- **Short task A**
Decide whether each statement below agrees with the passage on laser annealing of Josephson junctions. Answer yes or no for each and quote the words of the passage that decide it.
(i) Laser annealing can bring junction variability down to 0.15%.
(ii) The authors can tune their junctions by at most 3%.
(iii) Annealing lowers the material quality of the junctions.

>> begin Page excerpt

As superconducting quantum devices increase in complexity, the Josephson junction critical current needs to be fabricated to higher precision. However, current fabrication processes often exhibit large dispersion between junctions, and can lead to frequency collisions amongst qubits in fixed-frequency transmon quantum processors. One effective post-fabrication technique for adjusting the frequency of transmons is laser annealing, which can reduce junction variability down to 0.15%, thereby increasing the number of working qubits in a quantum processor. We present a laser annealer for Josephson junctions based on conventional microscopy components. With this tool, we conduct a thorough study of the annealing parameters and demonstrate that we can tune our junctions up to 6%, which provides sufficient dynamic range to fine-tune our native 3% wafer-scale fabrication variations. We demonstrate that annealing is stable against temporal drifts (aging) and that annealing does not impact the material quality of our junctions. Finally, we investigate the coherence stability of transmons before and after annealing. We present two-level system (TLS) spectroscopy to observe how laser annealing affects the environment of these qubits.

>> end Page excerpt

- **Short task B**
Return every line of the records below that contains the string "post", matching case exactly.

>> begin Records for processing

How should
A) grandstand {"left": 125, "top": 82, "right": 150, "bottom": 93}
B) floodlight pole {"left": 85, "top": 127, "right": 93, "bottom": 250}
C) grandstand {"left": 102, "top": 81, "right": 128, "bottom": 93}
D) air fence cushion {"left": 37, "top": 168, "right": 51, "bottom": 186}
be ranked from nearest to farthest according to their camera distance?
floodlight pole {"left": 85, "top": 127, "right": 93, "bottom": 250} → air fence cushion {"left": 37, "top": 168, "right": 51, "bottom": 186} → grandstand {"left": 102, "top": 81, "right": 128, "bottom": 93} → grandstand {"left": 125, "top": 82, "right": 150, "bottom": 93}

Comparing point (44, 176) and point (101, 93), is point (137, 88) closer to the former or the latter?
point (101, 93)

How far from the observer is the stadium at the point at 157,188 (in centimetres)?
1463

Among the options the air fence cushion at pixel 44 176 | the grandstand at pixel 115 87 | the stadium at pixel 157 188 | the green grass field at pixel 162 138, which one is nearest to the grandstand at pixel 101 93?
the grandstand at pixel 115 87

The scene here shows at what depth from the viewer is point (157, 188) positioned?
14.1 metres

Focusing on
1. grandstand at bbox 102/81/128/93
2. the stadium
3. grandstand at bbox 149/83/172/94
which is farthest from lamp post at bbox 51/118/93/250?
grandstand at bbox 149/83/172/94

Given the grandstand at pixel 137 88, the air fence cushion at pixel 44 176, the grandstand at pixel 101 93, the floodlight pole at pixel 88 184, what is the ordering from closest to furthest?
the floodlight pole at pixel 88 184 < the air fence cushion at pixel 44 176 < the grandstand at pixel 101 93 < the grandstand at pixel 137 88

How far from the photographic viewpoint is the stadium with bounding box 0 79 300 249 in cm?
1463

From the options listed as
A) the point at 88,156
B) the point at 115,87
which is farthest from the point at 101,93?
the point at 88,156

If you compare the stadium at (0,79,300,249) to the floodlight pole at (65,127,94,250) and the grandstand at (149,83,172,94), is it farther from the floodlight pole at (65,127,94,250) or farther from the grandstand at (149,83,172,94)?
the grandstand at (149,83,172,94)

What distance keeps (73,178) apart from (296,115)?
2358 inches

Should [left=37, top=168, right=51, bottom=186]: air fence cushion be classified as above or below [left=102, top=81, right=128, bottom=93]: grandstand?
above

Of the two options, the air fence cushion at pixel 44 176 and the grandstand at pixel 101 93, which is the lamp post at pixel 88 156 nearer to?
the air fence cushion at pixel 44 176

>> end Records for processing

- **Correct response A**
(i) Yes: "which can reduce junction variability down to 0.15%"
(ii) No: "we can tune our junctions up to 6%"
(iii) No: "annealing does not impact the material quality of our junctions"

- **Correct response B**
which is farthest from lamp post at bbox 51/118/93/250?
Of the two options, the air fence cushion at pixel 44 176 and the grandstand at pixel 101 93, which is the lamp post at pixel 88 156 nearer to?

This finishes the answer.